GeoPython 2022

Large-scale geospatial and temporal dataset
2022-06-20, 09:15–09:45, Room 1

Spatial and temporal data is in high demand by Data Scientists and crops domain experts, wishing to quickly develop models to help farmers optimize their crops production in a climate friendly way. A way to efficiently create, save and load the data is necessary. Our solution is to store the data in one large multi-dimensional geospatial and temporal dataset.


Currently, the spatial and temporal data is handled separately in the different departments. We wish to create a storage for the data where everyone has easy access to a unique and high-quality dataset.

The type of spatial and temporal data is e.g.:

Satellite images:
- Sentinel 1
- Sentinel 2
- Calculated cloud masks

Other georeferenced data:
- Harvest yield
- Elevation maps
- Weather data
- Annotations like crops falling over (lodging).

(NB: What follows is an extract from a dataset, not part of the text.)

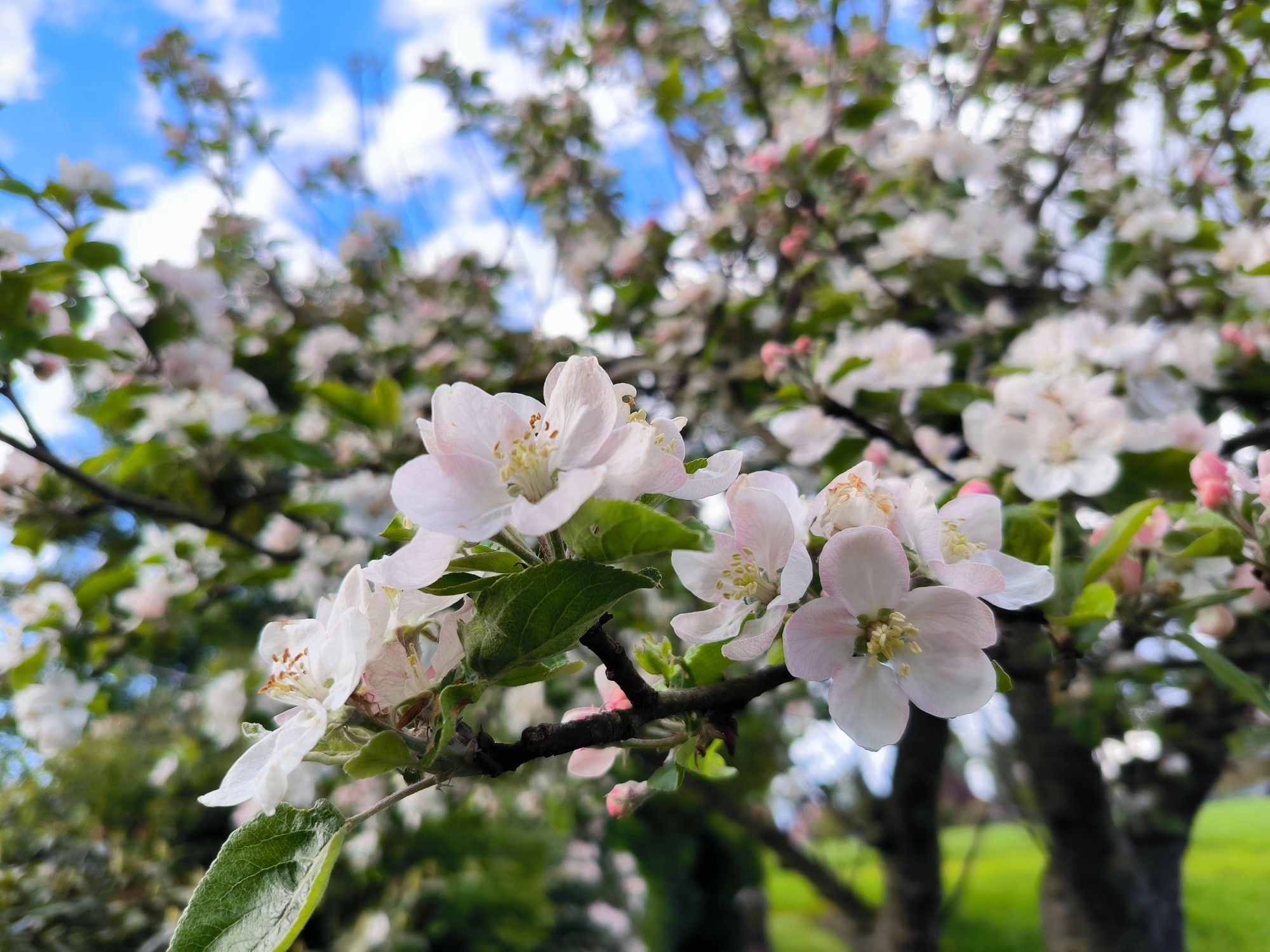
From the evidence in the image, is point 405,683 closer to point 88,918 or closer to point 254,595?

In agriculture we have a special case where we’re interested in small areas in relation to the area covered by satellite images. The small areas being the crop fields. The farmers are interested in both field level and pixel level mathematical models to utilize precision farming and explain rela-tions in their fields.
The dataset was created by arranging the geospatial data by UTM Zone into a Zarr dataset with a chunk size of 10x10km for 7 days and a resolution of 10x10m and 1 day. Saving and loading was done using Dask arrays and Xarray. The solution enables us to easily add new dimensions to the dataset and navigate to the relevant section automatically, providing us easy handling and scaling of the large multi-dimensional dataset.